== Dataset excerpts ==
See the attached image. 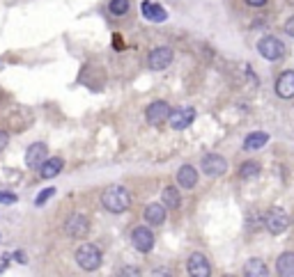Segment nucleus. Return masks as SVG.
Returning <instances> with one entry per match:
<instances>
[{"label":"nucleus","mask_w":294,"mask_h":277,"mask_svg":"<svg viewBox=\"0 0 294 277\" xmlns=\"http://www.w3.org/2000/svg\"><path fill=\"white\" fill-rule=\"evenodd\" d=\"M101 206H104L106 211H111V213H124V211L131 206L129 188H124L120 184L108 186L104 192H101Z\"/></svg>","instance_id":"1"},{"label":"nucleus","mask_w":294,"mask_h":277,"mask_svg":"<svg viewBox=\"0 0 294 277\" xmlns=\"http://www.w3.org/2000/svg\"><path fill=\"white\" fill-rule=\"evenodd\" d=\"M76 264H78V268L85 270V273H95V270L101 266V252H99V247L92 245V243H83L76 250Z\"/></svg>","instance_id":"2"},{"label":"nucleus","mask_w":294,"mask_h":277,"mask_svg":"<svg viewBox=\"0 0 294 277\" xmlns=\"http://www.w3.org/2000/svg\"><path fill=\"white\" fill-rule=\"evenodd\" d=\"M258 53L264 57V60L276 62V60H281V57L285 55V44H283L278 37L267 34V37H262L258 42Z\"/></svg>","instance_id":"3"},{"label":"nucleus","mask_w":294,"mask_h":277,"mask_svg":"<svg viewBox=\"0 0 294 277\" xmlns=\"http://www.w3.org/2000/svg\"><path fill=\"white\" fill-rule=\"evenodd\" d=\"M264 227L269 229V234H283L290 227V215L283 209H269L264 213Z\"/></svg>","instance_id":"4"},{"label":"nucleus","mask_w":294,"mask_h":277,"mask_svg":"<svg viewBox=\"0 0 294 277\" xmlns=\"http://www.w3.org/2000/svg\"><path fill=\"white\" fill-rule=\"evenodd\" d=\"M173 48L170 46H156L150 51V57H147V64H150V69H154V71H163V69H168L170 64H173Z\"/></svg>","instance_id":"5"},{"label":"nucleus","mask_w":294,"mask_h":277,"mask_svg":"<svg viewBox=\"0 0 294 277\" xmlns=\"http://www.w3.org/2000/svg\"><path fill=\"white\" fill-rule=\"evenodd\" d=\"M170 112H173V108H170L168 101H154V103L147 106L145 120H147V124H152V126H159V124L168 122Z\"/></svg>","instance_id":"6"},{"label":"nucleus","mask_w":294,"mask_h":277,"mask_svg":"<svg viewBox=\"0 0 294 277\" xmlns=\"http://www.w3.org/2000/svg\"><path fill=\"white\" fill-rule=\"evenodd\" d=\"M193 122H195V108H191V106L177 108V110H173L168 117V124L173 131H184V128H189Z\"/></svg>","instance_id":"7"},{"label":"nucleus","mask_w":294,"mask_h":277,"mask_svg":"<svg viewBox=\"0 0 294 277\" xmlns=\"http://www.w3.org/2000/svg\"><path fill=\"white\" fill-rule=\"evenodd\" d=\"M203 172L212 179H218L228 172V161H225L220 154H207L203 158Z\"/></svg>","instance_id":"8"},{"label":"nucleus","mask_w":294,"mask_h":277,"mask_svg":"<svg viewBox=\"0 0 294 277\" xmlns=\"http://www.w3.org/2000/svg\"><path fill=\"white\" fill-rule=\"evenodd\" d=\"M186 270L193 277H209L212 275V264L207 261V256L203 252H193L189 256V261H186Z\"/></svg>","instance_id":"9"},{"label":"nucleus","mask_w":294,"mask_h":277,"mask_svg":"<svg viewBox=\"0 0 294 277\" xmlns=\"http://www.w3.org/2000/svg\"><path fill=\"white\" fill-rule=\"evenodd\" d=\"M131 245L138 252H152V247H154V234H152L150 227H136L131 231Z\"/></svg>","instance_id":"10"},{"label":"nucleus","mask_w":294,"mask_h":277,"mask_svg":"<svg viewBox=\"0 0 294 277\" xmlns=\"http://www.w3.org/2000/svg\"><path fill=\"white\" fill-rule=\"evenodd\" d=\"M65 229L69 236H74V239H83V236H87V231H90V220H87L83 213H71V217L65 225Z\"/></svg>","instance_id":"11"},{"label":"nucleus","mask_w":294,"mask_h":277,"mask_svg":"<svg viewBox=\"0 0 294 277\" xmlns=\"http://www.w3.org/2000/svg\"><path fill=\"white\" fill-rule=\"evenodd\" d=\"M46 158H48L46 145H44V142H35V145H30L26 151V165L30 167V170H39Z\"/></svg>","instance_id":"12"},{"label":"nucleus","mask_w":294,"mask_h":277,"mask_svg":"<svg viewBox=\"0 0 294 277\" xmlns=\"http://www.w3.org/2000/svg\"><path fill=\"white\" fill-rule=\"evenodd\" d=\"M166 217H168V209L163 206V202H152V204H147V209H145V220L150 222V225H154V227H159V225H163L166 222Z\"/></svg>","instance_id":"13"},{"label":"nucleus","mask_w":294,"mask_h":277,"mask_svg":"<svg viewBox=\"0 0 294 277\" xmlns=\"http://www.w3.org/2000/svg\"><path fill=\"white\" fill-rule=\"evenodd\" d=\"M177 184L184 188V190H193L198 186V170L193 165H182L177 170Z\"/></svg>","instance_id":"14"},{"label":"nucleus","mask_w":294,"mask_h":277,"mask_svg":"<svg viewBox=\"0 0 294 277\" xmlns=\"http://www.w3.org/2000/svg\"><path fill=\"white\" fill-rule=\"evenodd\" d=\"M276 94L281 98L294 96V71H283L276 81Z\"/></svg>","instance_id":"15"},{"label":"nucleus","mask_w":294,"mask_h":277,"mask_svg":"<svg viewBox=\"0 0 294 277\" xmlns=\"http://www.w3.org/2000/svg\"><path fill=\"white\" fill-rule=\"evenodd\" d=\"M140 9H143V16L147 18V21H152V23H163L166 18H168V14H166V9L161 7V5L150 3V0H143V5H140Z\"/></svg>","instance_id":"16"},{"label":"nucleus","mask_w":294,"mask_h":277,"mask_svg":"<svg viewBox=\"0 0 294 277\" xmlns=\"http://www.w3.org/2000/svg\"><path fill=\"white\" fill-rule=\"evenodd\" d=\"M62 167H65V163H62L60 156L46 158V161L42 163V167H39V176H42V179H53V176H58L62 172Z\"/></svg>","instance_id":"17"},{"label":"nucleus","mask_w":294,"mask_h":277,"mask_svg":"<svg viewBox=\"0 0 294 277\" xmlns=\"http://www.w3.org/2000/svg\"><path fill=\"white\" fill-rule=\"evenodd\" d=\"M276 273L281 277H294V252H283L276 259Z\"/></svg>","instance_id":"18"},{"label":"nucleus","mask_w":294,"mask_h":277,"mask_svg":"<svg viewBox=\"0 0 294 277\" xmlns=\"http://www.w3.org/2000/svg\"><path fill=\"white\" fill-rule=\"evenodd\" d=\"M269 142V135L267 133H262V131H253V133H248L246 137H244V149L246 151H255V149H262L264 145Z\"/></svg>","instance_id":"19"},{"label":"nucleus","mask_w":294,"mask_h":277,"mask_svg":"<svg viewBox=\"0 0 294 277\" xmlns=\"http://www.w3.org/2000/svg\"><path fill=\"white\" fill-rule=\"evenodd\" d=\"M161 202H163L166 209H179L182 206V195H179V190L175 186H168L163 188V192H161Z\"/></svg>","instance_id":"20"},{"label":"nucleus","mask_w":294,"mask_h":277,"mask_svg":"<svg viewBox=\"0 0 294 277\" xmlns=\"http://www.w3.org/2000/svg\"><path fill=\"white\" fill-rule=\"evenodd\" d=\"M244 275H248V277H267L269 275V268H267V264H264L262 259H248L246 261V266H244Z\"/></svg>","instance_id":"21"},{"label":"nucleus","mask_w":294,"mask_h":277,"mask_svg":"<svg viewBox=\"0 0 294 277\" xmlns=\"http://www.w3.org/2000/svg\"><path fill=\"white\" fill-rule=\"evenodd\" d=\"M258 176H260V165L255 161H246L242 167H239V179L251 181V179H258Z\"/></svg>","instance_id":"22"},{"label":"nucleus","mask_w":294,"mask_h":277,"mask_svg":"<svg viewBox=\"0 0 294 277\" xmlns=\"http://www.w3.org/2000/svg\"><path fill=\"white\" fill-rule=\"evenodd\" d=\"M129 9H131L129 0H111V14L113 16H124Z\"/></svg>","instance_id":"23"},{"label":"nucleus","mask_w":294,"mask_h":277,"mask_svg":"<svg viewBox=\"0 0 294 277\" xmlns=\"http://www.w3.org/2000/svg\"><path fill=\"white\" fill-rule=\"evenodd\" d=\"M53 195H56V188H46V190H42V192H39V195H37L35 204H37V206H44L48 200H51Z\"/></svg>","instance_id":"24"},{"label":"nucleus","mask_w":294,"mask_h":277,"mask_svg":"<svg viewBox=\"0 0 294 277\" xmlns=\"http://www.w3.org/2000/svg\"><path fill=\"white\" fill-rule=\"evenodd\" d=\"M16 200H19V197L14 195V192L0 190V204H5V206H7V204H14V202H16Z\"/></svg>","instance_id":"25"},{"label":"nucleus","mask_w":294,"mask_h":277,"mask_svg":"<svg viewBox=\"0 0 294 277\" xmlns=\"http://www.w3.org/2000/svg\"><path fill=\"white\" fill-rule=\"evenodd\" d=\"M7 145H9V135L5 131H0V151L7 149Z\"/></svg>","instance_id":"26"},{"label":"nucleus","mask_w":294,"mask_h":277,"mask_svg":"<svg viewBox=\"0 0 294 277\" xmlns=\"http://www.w3.org/2000/svg\"><path fill=\"white\" fill-rule=\"evenodd\" d=\"M122 275H140V270L134 266H126V268H122Z\"/></svg>","instance_id":"27"},{"label":"nucleus","mask_w":294,"mask_h":277,"mask_svg":"<svg viewBox=\"0 0 294 277\" xmlns=\"http://www.w3.org/2000/svg\"><path fill=\"white\" fill-rule=\"evenodd\" d=\"M9 261H12V254H5L3 259H0V273H3V270L7 268V264H9Z\"/></svg>","instance_id":"28"},{"label":"nucleus","mask_w":294,"mask_h":277,"mask_svg":"<svg viewBox=\"0 0 294 277\" xmlns=\"http://www.w3.org/2000/svg\"><path fill=\"white\" fill-rule=\"evenodd\" d=\"M285 32H287V34H290V37H294V16H292V18H290V21H287V23H285Z\"/></svg>","instance_id":"29"},{"label":"nucleus","mask_w":294,"mask_h":277,"mask_svg":"<svg viewBox=\"0 0 294 277\" xmlns=\"http://www.w3.org/2000/svg\"><path fill=\"white\" fill-rule=\"evenodd\" d=\"M246 5H251V7H264L267 0H246Z\"/></svg>","instance_id":"30"},{"label":"nucleus","mask_w":294,"mask_h":277,"mask_svg":"<svg viewBox=\"0 0 294 277\" xmlns=\"http://www.w3.org/2000/svg\"><path fill=\"white\" fill-rule=\"evenodd\" d=\"M14 256H16V261H21V264H26V256H23V252H21V250H19Z\"/></svg>","instance_id":"31"}]
</instances>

== Directions for this task ==
Select each line of the records that contains the string "instances", matching case exactly.

== Complete answer ==
Returning <instances> with one entry per match:
<instances>
</instances>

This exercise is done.